1 juillet 2011

Ma maison en flammes

Mon erreur n’est pas de boire ce soir, mon erreur a été d’avoir trop bu hier, et si encore je buvais trop ce soir, je n’aurais qu’à me répéter la même réflexion quand je boirai trop demain, et ainsi de suite jusqu’à ce que je rage solitaire à propos de la répétition de mes phrases, et les phrases des autres pour me déculpabiliser, pour me sauver des eaux comme ça jour après jour et sauver les meubles et les électroménagers, le chien et les tortues, ma maison en flammes et moi dedans, brûlé mort, qui cherche encore à brûler les papiers que j’ai peut-être écrits mais dont je ne me souviens pas parce que j’avais trop bu.

Je ragerai soûl, agressif contre tous ceux qui sont partis parce qu’ils ont arrêté de boire quand le feu a pris, et je dis, si mon téléphone n’a pas encore fondu dans le feu, je les appellerai, tous, un après l’autre, pour leur dire qu’ils sont infidèles, empoisonnés par l’amour et la connerie de leur amitié, de leurs bagues, de la baise, toute leur connerie de vêtements qu’elles ont acheté pour lui, et le soutien-gorge qu’ils lui ont acheté à elle, je leur dirai ma façon de penser et je finirai en disant que je les tuerai, demain, tous, et s’ils sont déjà morts parce que je les ai tués hier, je lancerai mes menaces à leur répondeur au cas où un jour ils ressusciteraient et reviendraient à leur maison pour écouter leurs messages, en rentrant du restaurant, après la petite glace au chocolat qu’ils ont mangé le soir avec leurs enfants.

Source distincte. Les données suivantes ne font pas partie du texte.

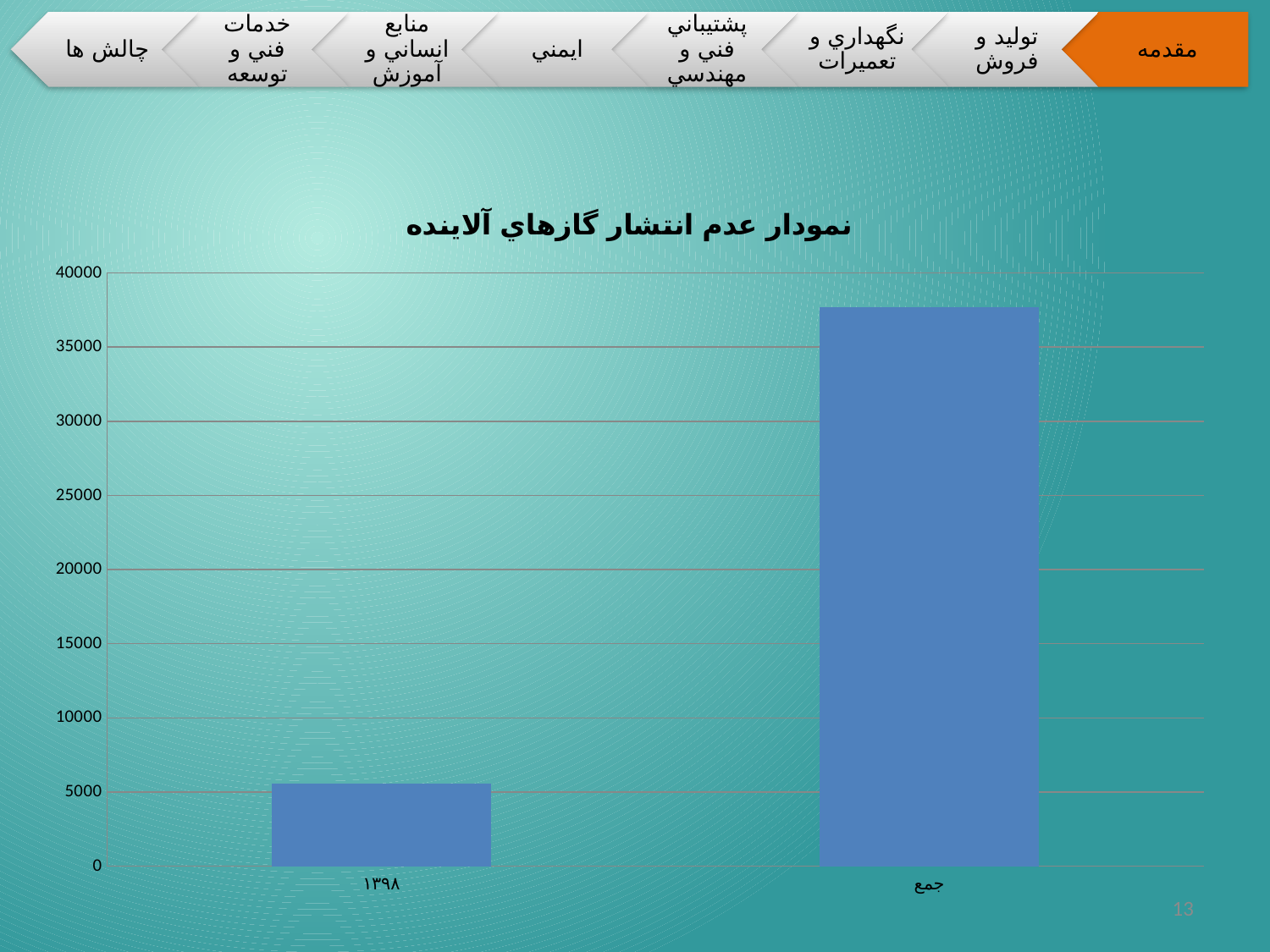
Is the value for جمع greater or less than 40000? less Which is larger, the value for ۱۳۹۸ or the value for جمع? جمع What kind of chart is shown on the slide? bar chart Is the value for ۱۳۹۸ greater or less than 10000? less Is the value for ۱۳۹۸ greater or less than 5000? greater Which category has the highest bar? جمع Which category has the lowest bar? ۱۳۹۸ What is the highest value shown on the vertical axis? 40000 How many bars are plotted in the chart? 2 What is the title of the chart? نمودار عدم انتشار گازهاي آلاينده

Je brûle mais je ne brûle pas, moi, dans ma tête, dans ma maison en flammes, je bois dans ma maison en bois et je dis que mes doigts me brûlent les gencives et mes dents brûlent mes ongles, mes ongles tombent comme des tisons sur mes pieds et mes pieds brûlent mes genoux qui eux brûlent le plancher et la table mais je ne brûle pas. Je joue avec ma tête. J’exploite l’imagination comme ça, comme les oncles s’imaginent leurs petites nièces femmes, leurs petites fesses dans la paume de leur main, je profite de mon cerveau à nu et je continue à avaler les gorgées qui m’éteignent au fur et à mesure que je m’enflamme. 

Je sais. Je suis au courant de ce qu’ils pensent. Je lis à travers eux, comme s’ils étaient mes propres mots, je sais ce qu’ils disent à mon sujet, que je suis dangereux pour les animaux, que je frappe sans crier, même quand je suis sobre, ils disent que derrière mes foulards il y a des dents et que je mords en silence, ni heureux ni triste je suis comme ça, cannibale indifférent et ils ont peur pour leurs enfants, ils ont peur que je brûle leur progéniture dans les berceaux et que je dérobe leurs draps pour m’en faire d’autres foulards et d’autres meurtres je sais.

Viendra le jour où un ami reviendra à moi, dans ma fumée, à peine visible il me dira tu as fait le feu, mec, tu as tué nos bébés, tu as bu leurs biberons, tu nous as tous tués et maintenant, tu es fier d’être le seul qui n’a pas péri dans l’incendie, toi le seul vivant, sauvé des eaux je te pardonne, parce qu’il faut bien que les humains se pardonnent entre eux je te pardonne toutes les morts et qu’est-ce que tu dirais si je t’emmenais sur la montagne, prendre une marche ou une glace au chocolat.

Mais je répondrai toujours la même chose, aux autres comme à moi-même, que le jour est mal choisi parce que j’ai trop bu hier, je suis fatigué je dis, hier a été dur, tout y est passé et ce soir, j’ai cette drôle d’idée de vouloir tout brûler et je vais te le dire à toi, que si je ne bois pas ce verre de vin qui m’attend, je pense que j’y passerai moi aussi.